In order to reduce NOx emissions, modern gas turbines are often equipped with lean-burn combustion systems, where the high-velocity fuel-lean conditions that limit NOx formation in combustors also inhibit the ability of ignition, high altitude relight, and lean combustion stability. To face these issues, internally staged scheme of fuel injection is proposed. Primary and main fuel staging enable fuel distribution control, multi-injections of main fuel leads to a fast and efficient mixing. A fuel-staged low emission combustor in the framework of lean-burn combustion is developed in the present study, the central pilot stage for low power conditions is swirl-cup prefilming atomization, main stage is jet-in-crossflow multi-injection, a combination of primary and main stage injection is provided for higher power output conditions. In lean-burn combustors, the swirling main air naturally tends to entrain the pilot flame and quench it at low power conditions, which is adverse to the operability specifications, such as ignition, lean blow-out, and high-altitude relight. In order to investigate the effects of the main swirl angle on combustion performances, the ignition and lean blow-out performances were evaluated in a single dome rectangular combustor.

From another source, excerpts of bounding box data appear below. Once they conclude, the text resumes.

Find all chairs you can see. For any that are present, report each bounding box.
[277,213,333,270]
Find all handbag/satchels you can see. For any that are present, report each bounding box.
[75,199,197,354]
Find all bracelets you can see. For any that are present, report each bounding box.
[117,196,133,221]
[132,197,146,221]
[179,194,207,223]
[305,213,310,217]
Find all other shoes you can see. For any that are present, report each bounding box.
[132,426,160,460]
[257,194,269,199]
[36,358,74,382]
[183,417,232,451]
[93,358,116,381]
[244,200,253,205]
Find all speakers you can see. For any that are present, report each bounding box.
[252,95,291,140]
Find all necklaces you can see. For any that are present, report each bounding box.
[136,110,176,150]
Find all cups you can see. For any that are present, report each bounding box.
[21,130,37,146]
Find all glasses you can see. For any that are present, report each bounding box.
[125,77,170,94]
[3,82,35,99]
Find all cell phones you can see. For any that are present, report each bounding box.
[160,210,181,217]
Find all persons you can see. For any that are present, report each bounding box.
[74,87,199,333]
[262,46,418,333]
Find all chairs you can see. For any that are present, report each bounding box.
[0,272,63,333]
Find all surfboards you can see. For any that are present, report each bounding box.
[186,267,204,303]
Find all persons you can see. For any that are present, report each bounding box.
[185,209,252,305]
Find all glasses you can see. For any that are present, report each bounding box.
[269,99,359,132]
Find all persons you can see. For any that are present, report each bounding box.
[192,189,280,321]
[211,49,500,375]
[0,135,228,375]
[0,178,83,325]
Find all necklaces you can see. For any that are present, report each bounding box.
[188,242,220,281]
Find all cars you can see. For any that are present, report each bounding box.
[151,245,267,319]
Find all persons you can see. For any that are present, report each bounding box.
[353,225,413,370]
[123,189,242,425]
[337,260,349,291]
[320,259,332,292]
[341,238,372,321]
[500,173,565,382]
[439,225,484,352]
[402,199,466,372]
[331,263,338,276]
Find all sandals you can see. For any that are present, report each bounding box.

Furthermore, the spray patterns and flow field are characterized by kerosene-planar laser induced fluorescence and particle image velocimetry to provide insight into spray and combustion performances. Flow-flow interactions between pilot and main air streams, spray-flow interactions between pilot spray and main air streams, and flame-flow interactions between pilot flame and main air streams are comprehensively analyzed. The entrainment of recirculating main air streams on pilot air streams enhances with increase of main swirl angle, because of the upward motion and increasing width of main recirculation zone. A small part of droplets are entrained by the recirculating main air streams at periphery of combustor and a majority of droplets concentrate near the centerline of combustor, making that entrainment of recirculating main air streams on pilot spray and quenching effects of recirculating main air streams on pilot flame is slight, and the quenching effects can be ignored. A follow-on paper will study the effects of venturi angle on the combustion performances.